(DOCUMENT):
-------

RESPONDENT: THE STATE OF UTTAR PRADESH

DATE OF JUDGMENT: 16/11/1953

BENCH: BOSE, VIVIAN BENCH: BOSE, VIVIAN MUKHERJEA, B.K. BHAGWATI, NATWARLAL H.

CITATION:  1954 AIR  194            1954 SCR  330  CITATOR INFO :  F          1974 SC1880  (10)  RF         1988 SC 371  (5)

ACT:  Practice-Judgment-Case  heard by two Judges-Judgment  signed  by both-Death of one of them-Delivery by the other- Validity  of  judgment Allahabad High Court Rules, 1952,  Chap.   VII,  rr. 1-4.

HEADNOTE: Where  a  case was heard by a Bench of two  Judges  and  the judgment was signed by both of them but it was delivered  in court  by  one of them after the death of the  other:  Held, that there was no valid judgment and the case should be  re- heard. A  judgment is the final decision of the court intimated  to the parties and the world at large by formal  "pronouncement or  "delivery"  in  open  court  and  until  a  judgment  is delivered the judges have a right to change their mind. Firm Gokal Chand v. Firm Nand Ram (A.I.R. 1938 P.C. 292) and Mahomed Akil v. Asadunnissa Bibee (9 W. R. 1 F.B.)  referred to.

-------

(REQUIRED TASK): Reproduce the passage of the court judgment record above between "DATE OF JUDGMENT: 16/11/1953" and "SC 371  (5)", inclusive.

-------

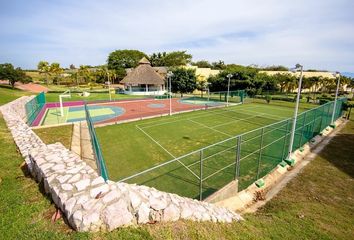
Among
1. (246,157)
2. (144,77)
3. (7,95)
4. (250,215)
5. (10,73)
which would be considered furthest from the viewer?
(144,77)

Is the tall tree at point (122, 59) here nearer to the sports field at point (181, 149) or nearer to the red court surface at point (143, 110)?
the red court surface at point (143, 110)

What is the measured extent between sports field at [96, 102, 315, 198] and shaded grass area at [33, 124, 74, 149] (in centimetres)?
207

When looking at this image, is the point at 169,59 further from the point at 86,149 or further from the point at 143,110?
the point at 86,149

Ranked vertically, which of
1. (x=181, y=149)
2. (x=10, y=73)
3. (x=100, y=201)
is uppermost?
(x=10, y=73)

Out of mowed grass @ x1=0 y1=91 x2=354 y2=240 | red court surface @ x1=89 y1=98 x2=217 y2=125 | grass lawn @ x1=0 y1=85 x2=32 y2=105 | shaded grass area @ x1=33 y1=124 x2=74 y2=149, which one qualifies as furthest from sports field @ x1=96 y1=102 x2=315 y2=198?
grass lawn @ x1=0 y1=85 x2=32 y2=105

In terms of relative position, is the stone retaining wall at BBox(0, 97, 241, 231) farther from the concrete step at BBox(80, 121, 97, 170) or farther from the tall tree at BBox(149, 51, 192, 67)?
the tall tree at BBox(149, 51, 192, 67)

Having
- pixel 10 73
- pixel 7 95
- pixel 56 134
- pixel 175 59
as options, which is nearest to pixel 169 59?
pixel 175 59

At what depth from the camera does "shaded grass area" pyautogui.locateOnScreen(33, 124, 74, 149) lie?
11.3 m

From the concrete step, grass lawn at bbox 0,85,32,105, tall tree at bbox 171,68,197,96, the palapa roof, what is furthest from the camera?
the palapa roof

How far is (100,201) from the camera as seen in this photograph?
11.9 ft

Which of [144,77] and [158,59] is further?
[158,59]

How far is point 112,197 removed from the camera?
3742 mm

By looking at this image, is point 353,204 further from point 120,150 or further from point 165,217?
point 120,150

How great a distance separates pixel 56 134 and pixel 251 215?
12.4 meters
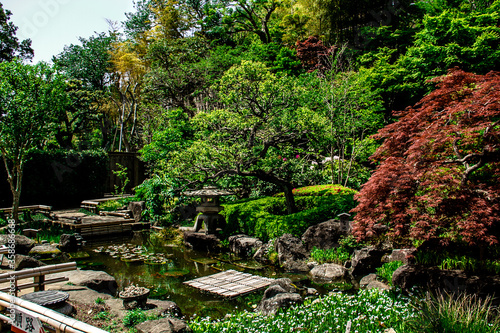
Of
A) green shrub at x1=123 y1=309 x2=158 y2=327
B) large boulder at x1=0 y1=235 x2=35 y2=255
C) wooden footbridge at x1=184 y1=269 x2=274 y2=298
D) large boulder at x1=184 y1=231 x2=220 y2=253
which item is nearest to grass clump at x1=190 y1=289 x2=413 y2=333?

-------

(RESPONSE TO THE EXERCISE):
DATE OF JUDGMENT: 16/11/1953

BENCH: BOSE, VIVIAN BENCH: BOSE, VIVIAN MUKHERJEA, B.K. BHAGWATI, NATWARLAL H.

CITATION:  1954 AIR  194            1954 SCR  330  CITATOR INFO :  F          1974 SC1880  (10)  RF         1988 SC 371  (5)